• **Required tasks**
1. Which package does the teles documentation say the R*-tree implementation comes from?
2. Transcribe the teles documentation from "Casual testing was" up to and including "QPS was possible.".

--- Supplied passage Enclosed Below ---

If latitude or longitude is bad, then "Client Error: Bad lat/lng format\n"
may be returned. Lastly commands that require a namespace (either through use
of ``in`` or ``use space``) will return "Client Error: Must use a namespace\n"
if one is not provided.

Example
----------

Here is an example of a client flow, assuming teles is
running on the default port using just telnet::

$ telnet localhost 2856
> list spaces
START
END

> create space testing
Done

> list spaces
START
testing
END

> list objects
START
END

> add object jill
Done

> add object jack
Done

> add object joe
Done

> delete object joe
Done

> list objects
START
jack
jill
END

> associate point 40.123 -120.515 with jack
Done

> associate point 40.123 -120.515 with jill
Done

> list associations with jack
START
GID=2192486008 lat=40.1230 lng=-120.5150
END

> disassociate 2192486008 with jack
Done

> list associations with jack
START
END

> query nearest 5 to 40.123 -120.515
START
jill
END

> delete space testing
Done

Clients
----------
Here is a list of known client implementations:

* Python : https://github.com/armon/pyteles
* Go : https://github.com/geetarista/go-teles

Here is a list of "best-practices" for client implementations:

* Maintain a set of open connections to the server to minimize connection time
* Doing a 'use space' at the start of the connection avoids the need to
specify 'in ' before each connection

Performance
-----------

Casual testing was performed on a 2012 Macbook Pro with default configurations,
and a concurrency of 4 per space. For a space with 370,000 objects, average insert
time was 500μs, resulting in an total of 2000 inserts per second. Performing ``query around``
with a random lat/lng and random distance between 1 and 100 miles took 300μs but with
mutilple clients about 6000 QPS can be achieved. Lastly, doing ``query nearest`` with
a random lat/lng and between 1 and 50 neighbors took 1.6ms on average, and with 4 clients
2400 QPS was possible.

References
----------

Packages:

* The R*-tree implemetation is from the [erl-rstar package](http://github.com/armon/erl-rstar).

Related works:

* [R-trees: A dynamic index structure for spacial searching](http://www.cs.jhu.edu/~misha/ReadingSeminar/Papers/Guttman84.pdf)
* [The R*-tree: An Efficient and Robust Access Method for Points and Rectangles](http://www.cs.ucr.edu/~tsotras/cs236/F11/rstar.pdf)
* [Nearest Neighbor Queries](http://postgis.refractions.net/support/nearestneighbor.pdf)
* [Enhanced Nearest Neighbor Search on the R-tree](http://www.cse.cuhk.edu.hk/~adafu/Pub/rtree.ps)

--- End of Enclosed Supplied passage ---
--- Provided information Enclosed Below ---

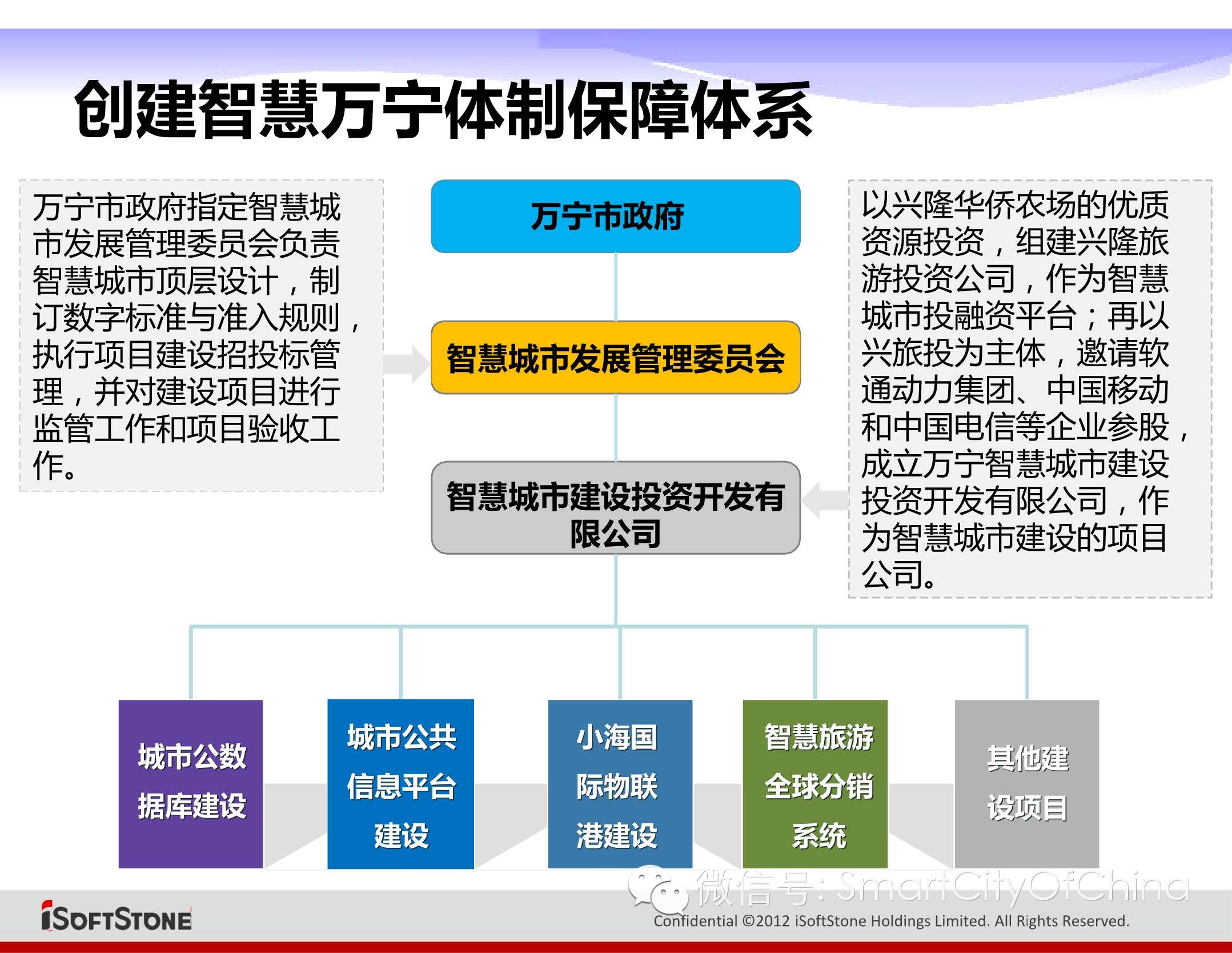 创建智慧万宁体制保障体系

万宁市政府指定智慧城市发展管理委员会负责智慧城市顶层设计，制订数字标准与准入规则，执行项目建设招投标管理，并对建设项目进行监管工作和项目验收工作。

万宁市政府

智慧城市发展管理委员会

智慧城市建设投资开发有限公司

以兴隆华侨农场的优质资源投资，组建兴隆旅游投资公司，作为智慧城市投融资平台；再以兴旅投为主体，邀请软通动力集团、中国移动和中国电信等企业参股，成立万宁智慧城市建设投资开发有限公司，作为智慧城市建设的项目公司。

城市公数据库建设

城市公共信息平台建设

小海国际物联港建设

智慧旅游全球分销系统

其他建设项目

微信号: SmartCityOfChina

iSOFTSTONE

Confidential ©2012 iSoftStone Holdings Limited. All Rights Reserved.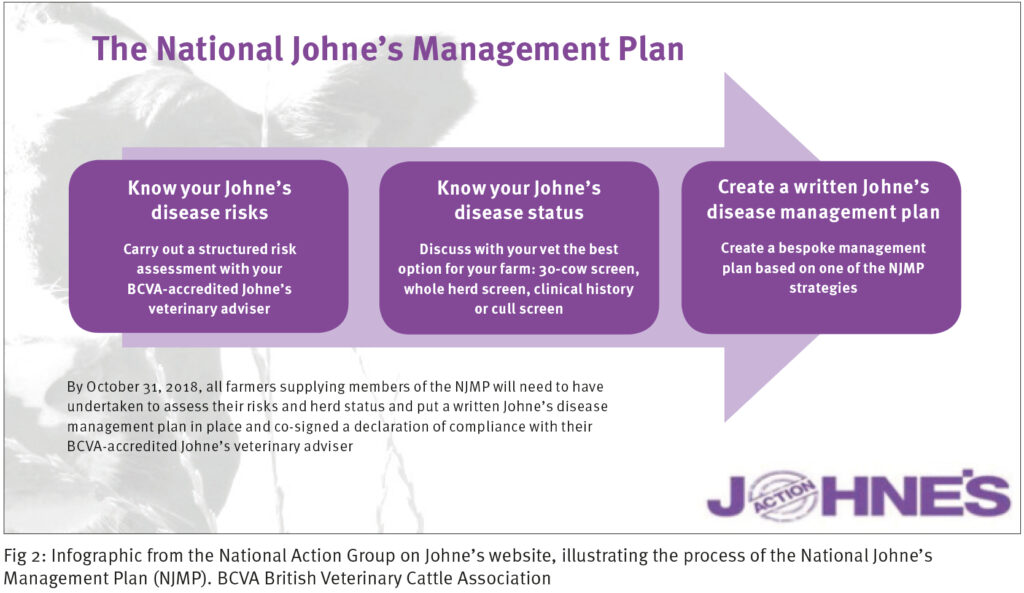 The National Johne's Management Plan

Know your Johne's disease risks

Carry out a structured risk assessment with your BCVA-accredited Johne's veterinary adviser

Know your Johne's disease status

Discuss with your vet the best option for your farm: 30-cow screen, whole herd screen, clinical history or cull screen

Create a written Johne's disease management plan

Create a bespoke management plan based on one of the NJMP strategies

By October 31, 2018, all farmers supplying members of the NJMP will need to have undertaken to assess their risks and herd status and put a written Johne's disease management plan in place and co-signed a declaration of compliance with their BCVA-accredited Johne's veterinary adviser

JOHNE'S ACTION

Fig 2: Infographic from the National Action Group on Johne's website, illustrating the process of the National Johne's Management Plan (NJMP). BCVA British Veterinary Cattle Association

--- End of Enclosed Provided information ---

• **Problem solutions**
1. The erl-rstar package.

2.
Casual testing was performed on a 2012 Macbook Pro with default configurations,
and a concurrency of 4 per space. For a space with 370,000 objects, average insert
time was 500μs, resulting in an total of 2000 inserts per second. Performing ``query around``
with a random lat/lng and random distance between 1 and 100 miles took 300μs but with
mutilple clients about 6000 QPS can be achieved. Lastly, doing ``query nearest`` with
a random lat/lng and between 1 and 50 neighbors took 1.6ms on average, and with 4 clients
2400 QPS was possible.